### [PASSAGE PROVIDED]

[Start of section]

A summary of the first Webinar in Hope Farm’s Technical Webinar Series 2022/2023, by Helen Mason, RSPB’s Investigations Intelligence Manager (on sabbatical at Hope Farm).

Hope Farm Webinar 1 series 2022/2023 - Farming for resilience and a positive environmental footprint

Here we are again for more fascinating insights through our technical webinar series! You may have previously seen Hope Farm’s 20th Anniversary webinar posts in 2021 and it doesn’t stop there, as there were three new webinars in the series for 2022/2023.

If you are new to our technical webinars, we involve scientists, conservationists and farmers to uncover and share valuable insights and research on topics important to farming now and in the future. It’s easy to catch up on any of the webinars - recordings are available online, or you can read about them here.

Dunnock at Hope Farm. Image (c) Kevin Pigney

The first of the three webinars focused on ‘Farming for resilience and a positive environmental footprint,’ with speakers including:

  • Professor John Starkey, Rothamsted Research
  • Dr Sam Cook, Rothamsted Research
  • Georgie Bray, RSPB Hope Farm manager

RSPB’s Senior Conservation Scientist working on carbon and soils research, Rob Field, introduced the webinar. Rob explained that post-war productivity gains of UK agriculture have been accompanied by a number of negative unintended consequences for the environment including dramatic declines of farmland biodiversity and pollution of watercourses. At the same time in recent years, yields have plateaued, with an increasing gap between the potential of new crop cultivars and the yields actually achieved in farmers’ fields. This might partly be a consequence of degraded natural environment and the ecosystem services it provides to agriculture including pollination and the regulation of crop pests.

[End of section]

### [DATA SEGMENT]
[Start of section]

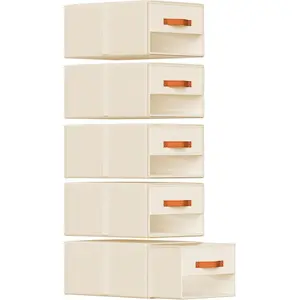 Stackable Pull Out Storage Drawers Bins with Weekly Labels & Clear Window, 5 Pack Beige Closet Clothes Organizer Storage for Closet Bedroom Living Room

[End of section]

### [TASK INSTRUCTIONS]
a - Repeat the stretch of the Hope Farm webinar summary from "A summary of" through "at Hope Farm)." word for word.
b - Answer these questions using the Hope Farm webinar summary:
(i) How many new webinars were there in the series for 2022/2023?
(ii) Which organization is Dr Sam Cook listed with?
(iii) Who introduced the first webinar, and what is that person's role at the RSPB?
c - Resume the Hope Farm webinar summary from where it stops, and keep writing in the same voice.

### [ANSWERS PER TASK]
a -
A summary of the first Webinar in Hope Farm’s Technical Webinar Series 2022/2023, by Helen Mason, RSPB’s Investigations Intelligence Manager (on sabbatical at Hope Farm).

b -
(i) Three.
(ii) Rothamsted Research.
(iii) Rob Field, the RSPB's Senior Conservation Scientist working on carbon and soils research.

c -
Rob then introduced the ASSIST programme (a five-year research program collaboration between Centre of Ecology and Hydrology, Rothamsted Research and the British Geological Survey) and how the programme has attempted to quantify the potential of these services and their providers to improve the resilience of yields in the context of other constraints on productivity including things like abiotic stress particularly climate change.

Hope Farm has first-hand experience of this, having participated in the ASSIST project relating to improving food production efficiency and remaining resilient, whilst reducing our negative environmental footprint in farming.

Prof. John Stalkey - Some thoughts on Regenerative Agriculture

Our first speaker professor was John Stalkey, an agroecologist with Rothamsted. John has a background in weed science and is now responsible for a range of projects including ASSIST, all aiming to better integrate nature and nature-based solutions into commercial production systems.

To lead into the discussion around the need for regenerative agriculture, John began with the history of Rothamsted. Rothamsted was founded as an agricultural research station in 1843 by Victorian scientist Sir John Bennett, a contemporary of Charles Darwin, along with his colleague Sir Joseph Henry Gilbert. They set up a series of experiments called “Broadbalk” measuring the impact of fertilisers on crop yields, which amazingly can still be seen at Rothamsted today. [Ed – this is apparently the World’s longest running farm study - from 1843 to date!]. Broadbalk summarises how we got to where we are now in terms of modern crop production systems, and importantly illustrates why we may need to change our approach …

The Broadbalk experiments look at the effect of different organic and inorganic fertilisers on soil fertility, along with the nutrients required to improve yields in strips of wheat, each 300m long x 6m wide.

To test the combinations, strips received organic fertilisers, inorganic fertilisers, both, or no fertiliser. Over the years, modifications have been made to the experiments including splitting out the strips to control weeds so that parts of the field could be fallowed every five years; using sections to look at other treatments such as rotation and the effect of pesticides; evolving away from cropping winter wheat (as would have occurred in the 1800’s) to align with innovations in crop husbandry and agronomy to mirror industry.

Effectively the experiment has become a yard stick for monitoring and charging the impact of changes in crop husbandry and yield, as demonstrated by the classic yield graph – Figure 1.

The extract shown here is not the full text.